» Data section:
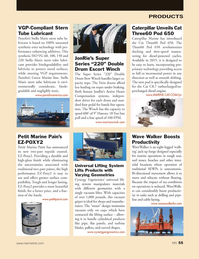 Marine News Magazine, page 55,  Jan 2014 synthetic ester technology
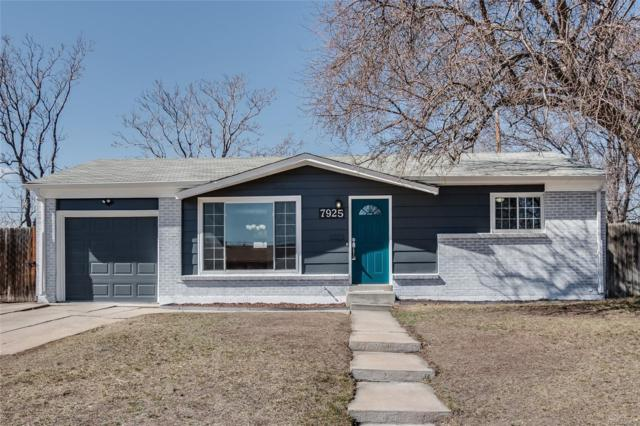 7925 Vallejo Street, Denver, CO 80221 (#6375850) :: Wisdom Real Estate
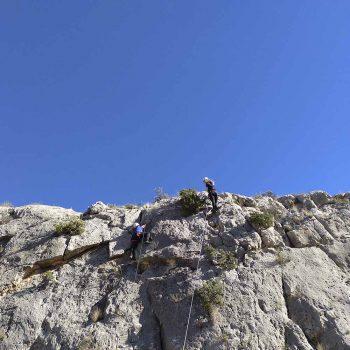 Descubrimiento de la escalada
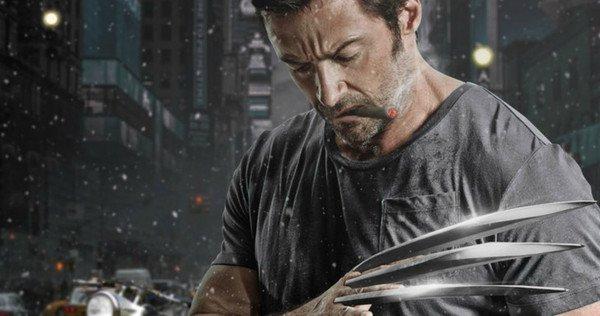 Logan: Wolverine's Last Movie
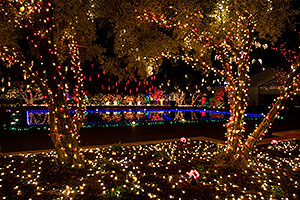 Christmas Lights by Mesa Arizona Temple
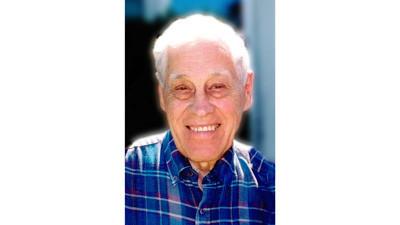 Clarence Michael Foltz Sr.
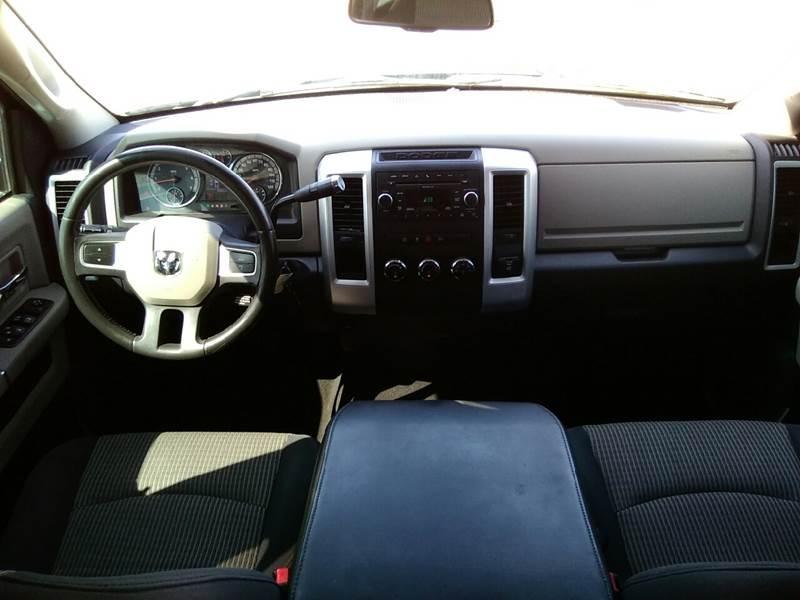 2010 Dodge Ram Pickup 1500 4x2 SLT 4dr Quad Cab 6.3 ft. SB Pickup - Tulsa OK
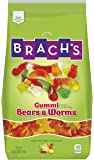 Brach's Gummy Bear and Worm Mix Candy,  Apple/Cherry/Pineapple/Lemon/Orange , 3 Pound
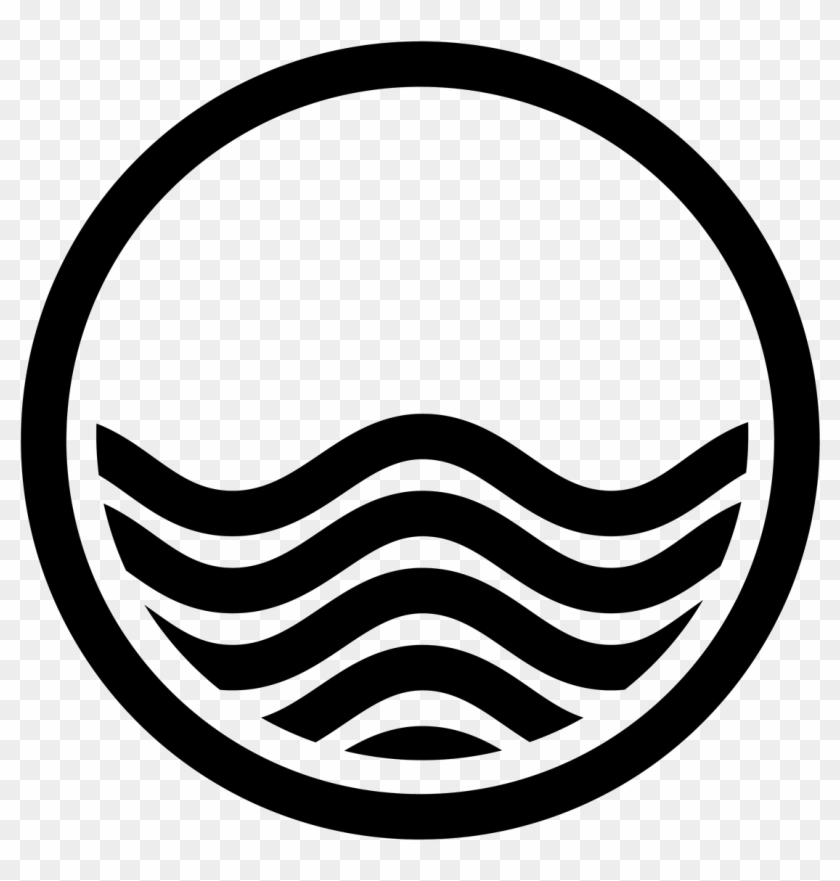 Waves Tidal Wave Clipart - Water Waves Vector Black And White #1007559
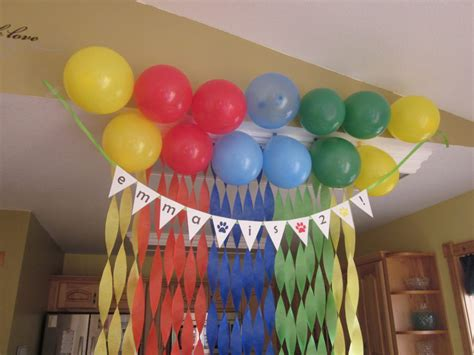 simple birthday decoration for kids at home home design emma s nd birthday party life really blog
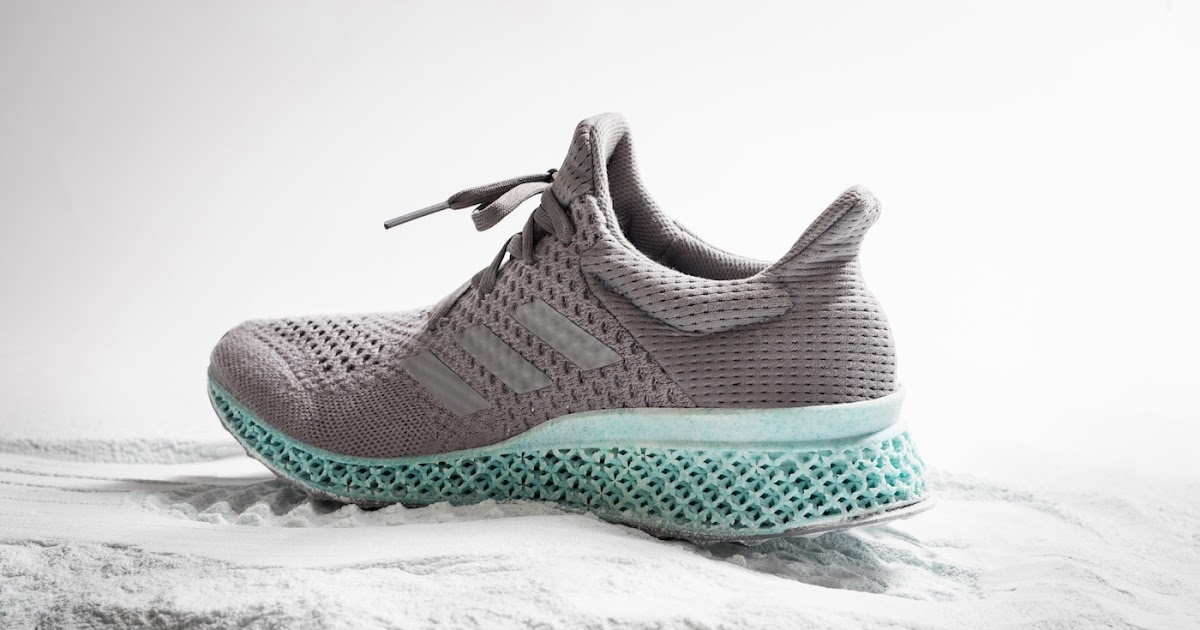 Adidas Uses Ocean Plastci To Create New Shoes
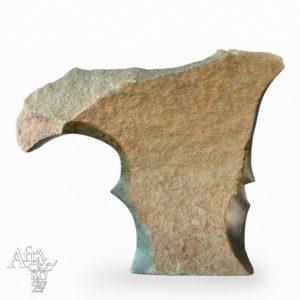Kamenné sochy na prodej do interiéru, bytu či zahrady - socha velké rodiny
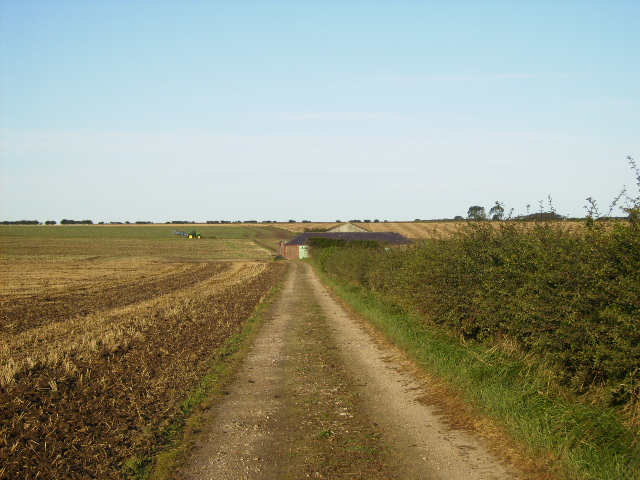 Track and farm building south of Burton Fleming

---

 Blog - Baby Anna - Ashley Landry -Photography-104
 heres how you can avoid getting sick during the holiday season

» Problem requirements:
In the data above, take the line with "7925 Vallejo Street, Denver, CO", the line with "Kamenné sochy na", and every line between, and set them down exactly without pictures.

» Solution to the problem:
 7925 Vallejo Street, Denver, CO 80221 (#6375850) :: Wisdom Real Estate
 Descubrimiento de la escalada
 Logan: Wolverine's Last Movie
 Christmas Lights by Mesa Arizona Temple
 Clarence Michael Foltz Sr.
 2010 Dodge Ram Pickup 1500 4x2 SLT 4dr Quad Cab 6.3 ft. SB Pickup - Tulsa OK
 Brach's Gummy Bear and Worm Mix Candy,  Apple/Cherry/Pineapple/Lemon/Orange , 3 Pound
 Waves Tidal Wave Clipart - Water Waves Vector Black And White #1007559
 simple birthday decoration for kids at home home design emma s nd birthday party life really blog
 Adidas Uses Ocean Plastci To Create New Shoes
Kamenné sochy na prodej do interiéru, bytu či zahrady - socha velké rodiny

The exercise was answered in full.